Solid Lipid Nanoparticle assemblies (SLNas) for an anti-TB inhalation treatment-A Design of Experiments approach to investigate the influence of pre-freezing conditions on the powder respirability.

For direct intramacrophagic antitubercular therapy, pulmonary administration through Dry Powder Inhaler (DPI) devices is a reasonable option. For the achievement of efficacious aerosolisation, rifampicin-loaded Solid Lipid Nanoparticle assemblies (SLNas) were developed using the melt emulsifying technique followed by freeze-drying. Indeed, this drying method can cause freezing or drying stresses compromising powder respirability. It is the aim of this research to offer novel information regarding pre-freezing variables. These included type and concentration of cryoprotectants, pre-freezing temperature, and nanoparticle concentration in the suspension. In particular, the effects of such variables were observed at two main levels. First of all, on SLNas characteristics - i.e., size, polydispersity index, zeta-potential, circularity, density, and drug loading. Secondly, on powder respirability, taking into account aerodynamic diameter, emitted dose, and respirable fraction. Considering the complexity of the factors involved in a successful respirable powder, a Design of Experiments (DoE) approach was adopted as a statistical tool for evaluating the effect of pre-freezing conditions.

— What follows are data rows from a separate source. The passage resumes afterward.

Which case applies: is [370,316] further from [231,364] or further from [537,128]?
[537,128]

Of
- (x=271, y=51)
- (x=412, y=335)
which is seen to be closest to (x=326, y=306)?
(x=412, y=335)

Interestingly, the most favourable impact on powder respirability was exerted by quick-freezing combined with a certain grade of sample dilution before the pre-freezing step without the use of cryoprotectants. In such conditions, a very high SLNas respirable fraction (>50%) was achieved, along with acceptable yields in the final dry powder as well as a reduction of powder mass to be introduced into DPI capsules with benefits in terms of administered drug dose feasibility.